The Notre Dame defense shutting down FSU was pretty easy to predict, given the ineptitude displayed by the Noles on that side of the ball all season. What added to the amusement on that side was the avalanche of sacks – eight of them in all – foisted upon the FSU front.

Rylie Mills made sport of seeing if he could blow up all the Noles offensive linemen; I think he got three of them. It was fun to see Jaylen Sneed, Junior Tuihalamaka and Gabe Rubio have moments in the backfield as well.

The ND back seven was rarely tested for obvious reasons, but we saw Christian Gray make a nice tackle on defense, and even cooler, Luke Talich read a quick pass to a wideout and took it to the house in the waning minutes, leading to two other members of his position group picking up personal foul flags I doubt anyone cared about.

Cross sprained his ankle. ND shouldn’t need him to beat Virginia (though the Cavs did beat Pittsburgh tonight). It would be useful to have him against Army.

Leonard in command

Riley Leonard just keeps looking better. He wasn’t perfect – no one ever is – but each week he looks more in control of the Notre Dame offense. He scored again, as he does, and he made several nice throws. More than once he escaped the pocket for easy gains; it’s remarkable that someone so big can be so elusive.

The talk all offseason was that Riley Leonard didn’t need to win the games; he just needed to play his role. Since the calendar turned to October, he’s done that pretty much flawlessly. ND fans spent so much of the first few weeks howling about why the Irish took this guy. We now know why.

One play in the second quarter that gained no yards was my favorite of the day. Leonard escaped pressure and was about to take off to his right – and directly into an oncoming rusher. Instead he stepped back to his left into the pocket and made a nice throw. It was dropped (Jordan Faison I think), but it was tangible evidence of what we’ve been seeing week by week – this guy is a good quarterback.

Pass catchers

It’s probably not a coincidence that as Leonard has gotten better as a passer, the guys who catch the ball have started to move forward. Jayden Harrison in particular seems to be developing a strong rapport with Leonard and made a couple nice grabs tonight. Mitchell Evans did not actually catch his leaping grab in the third quarter, but it was the most Mitchell Evans-y thing he’s done all season and stoked hopes that he’s fully back from his ACL tear from just over a year ago. We’re seeing more and more of Faison and Jaden Greathouse.

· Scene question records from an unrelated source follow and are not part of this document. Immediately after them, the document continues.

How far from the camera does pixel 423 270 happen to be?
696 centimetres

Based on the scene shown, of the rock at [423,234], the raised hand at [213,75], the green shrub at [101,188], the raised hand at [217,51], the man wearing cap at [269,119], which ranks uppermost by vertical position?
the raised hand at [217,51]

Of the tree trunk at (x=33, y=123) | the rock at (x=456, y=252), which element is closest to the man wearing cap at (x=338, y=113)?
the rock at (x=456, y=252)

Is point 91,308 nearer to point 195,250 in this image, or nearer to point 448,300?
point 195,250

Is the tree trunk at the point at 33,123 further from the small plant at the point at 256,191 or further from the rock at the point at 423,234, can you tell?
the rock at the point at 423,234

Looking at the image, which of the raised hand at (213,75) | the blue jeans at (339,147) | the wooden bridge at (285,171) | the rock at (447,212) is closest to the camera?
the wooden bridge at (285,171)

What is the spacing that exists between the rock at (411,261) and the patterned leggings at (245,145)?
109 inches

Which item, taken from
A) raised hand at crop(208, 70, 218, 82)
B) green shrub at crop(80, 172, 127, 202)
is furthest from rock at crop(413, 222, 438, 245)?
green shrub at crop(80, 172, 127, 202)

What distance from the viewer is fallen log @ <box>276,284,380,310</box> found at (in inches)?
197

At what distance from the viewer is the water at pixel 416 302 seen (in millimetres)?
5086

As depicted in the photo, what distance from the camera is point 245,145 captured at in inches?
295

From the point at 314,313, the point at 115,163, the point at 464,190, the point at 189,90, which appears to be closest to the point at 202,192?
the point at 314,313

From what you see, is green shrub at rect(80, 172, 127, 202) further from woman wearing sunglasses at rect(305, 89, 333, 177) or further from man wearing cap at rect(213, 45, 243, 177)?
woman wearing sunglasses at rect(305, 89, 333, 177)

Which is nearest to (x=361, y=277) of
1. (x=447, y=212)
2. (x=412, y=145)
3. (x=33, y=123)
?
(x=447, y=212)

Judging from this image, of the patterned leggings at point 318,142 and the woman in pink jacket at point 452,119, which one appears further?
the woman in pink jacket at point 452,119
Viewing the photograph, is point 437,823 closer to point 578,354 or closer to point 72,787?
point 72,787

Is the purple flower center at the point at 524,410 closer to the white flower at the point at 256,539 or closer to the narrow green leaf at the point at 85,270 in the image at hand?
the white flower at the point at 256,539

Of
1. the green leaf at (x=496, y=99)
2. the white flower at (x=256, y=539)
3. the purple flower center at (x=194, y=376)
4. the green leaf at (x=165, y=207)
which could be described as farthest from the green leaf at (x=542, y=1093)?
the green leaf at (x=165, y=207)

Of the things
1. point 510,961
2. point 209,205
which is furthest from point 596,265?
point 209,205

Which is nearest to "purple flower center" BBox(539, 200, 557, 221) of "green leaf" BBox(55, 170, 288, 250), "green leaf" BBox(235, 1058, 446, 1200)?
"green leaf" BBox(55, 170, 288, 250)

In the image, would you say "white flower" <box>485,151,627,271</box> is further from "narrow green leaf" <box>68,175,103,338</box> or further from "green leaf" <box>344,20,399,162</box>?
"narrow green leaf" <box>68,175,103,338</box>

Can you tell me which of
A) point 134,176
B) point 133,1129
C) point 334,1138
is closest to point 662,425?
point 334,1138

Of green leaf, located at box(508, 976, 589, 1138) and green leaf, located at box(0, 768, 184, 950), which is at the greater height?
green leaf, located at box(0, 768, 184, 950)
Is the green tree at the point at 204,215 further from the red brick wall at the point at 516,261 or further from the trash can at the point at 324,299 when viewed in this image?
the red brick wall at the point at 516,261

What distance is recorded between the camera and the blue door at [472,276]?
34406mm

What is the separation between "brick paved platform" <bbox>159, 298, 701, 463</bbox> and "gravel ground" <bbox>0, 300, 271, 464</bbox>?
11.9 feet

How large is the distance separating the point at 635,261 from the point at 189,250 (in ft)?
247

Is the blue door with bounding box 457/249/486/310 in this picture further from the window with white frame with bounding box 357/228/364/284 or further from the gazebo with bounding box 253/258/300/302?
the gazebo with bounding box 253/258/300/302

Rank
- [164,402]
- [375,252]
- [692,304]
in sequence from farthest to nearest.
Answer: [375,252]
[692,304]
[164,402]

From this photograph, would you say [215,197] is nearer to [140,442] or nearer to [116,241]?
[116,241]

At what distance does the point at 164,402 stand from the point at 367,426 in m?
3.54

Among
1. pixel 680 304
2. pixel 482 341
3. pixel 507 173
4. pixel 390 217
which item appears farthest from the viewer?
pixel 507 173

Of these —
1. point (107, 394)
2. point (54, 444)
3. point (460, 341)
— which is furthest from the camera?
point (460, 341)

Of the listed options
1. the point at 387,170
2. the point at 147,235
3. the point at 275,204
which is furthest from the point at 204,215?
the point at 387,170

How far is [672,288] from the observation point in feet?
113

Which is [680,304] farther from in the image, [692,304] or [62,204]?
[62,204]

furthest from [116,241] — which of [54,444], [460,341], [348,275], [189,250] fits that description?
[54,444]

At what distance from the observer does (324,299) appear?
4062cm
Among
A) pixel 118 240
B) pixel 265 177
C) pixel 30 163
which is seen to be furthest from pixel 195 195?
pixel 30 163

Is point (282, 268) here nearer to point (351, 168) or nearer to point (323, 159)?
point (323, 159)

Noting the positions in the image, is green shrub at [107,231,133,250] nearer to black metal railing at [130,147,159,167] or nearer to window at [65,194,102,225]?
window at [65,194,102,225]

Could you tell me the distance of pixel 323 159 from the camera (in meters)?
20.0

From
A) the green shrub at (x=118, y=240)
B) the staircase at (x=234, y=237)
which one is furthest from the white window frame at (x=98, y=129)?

Notre Dame wants game-breakers, but what it needs for now is reliable players who will grab the ball, run good routes and get open. We are, slowly but surely, working towards that.

Also, it was really cool that Deion Colzie scored. The guy got passed up by about 20 receivers over the past 2 years and is still here. That deserved a garbage time TD, no matter how much Todd Blackledge complained about it. (And his teammates sure seemed to love it.)

Looking ahead

So Notre Dame will definitely be passing Miami in next week’s rankings (glad someone finally beat those frauds [not you Cam Ward, but everybody else on your roster]) and could jump past BYU if the Cougars lose (down 2 scores as I type this). They’ll get leapfrogged by Alabama after the Tide took Brian Kelly to the woodshed. It’s TBD if they’ll pass Georgia, but even if they don’t, they’ll pass the loser of next week’s UGA/Tennessee game (as long as they take care of business themselves, of course).

If BYU loses, it essentially clinches that no one from the Big 12 will get an at-large bid over a hypothetical 11-1 ND. No one in the ACC is getting an at-large bid over an 11-1 ND. Things are lining up pretty well for the Irish, and there are still 3 more weeks to play.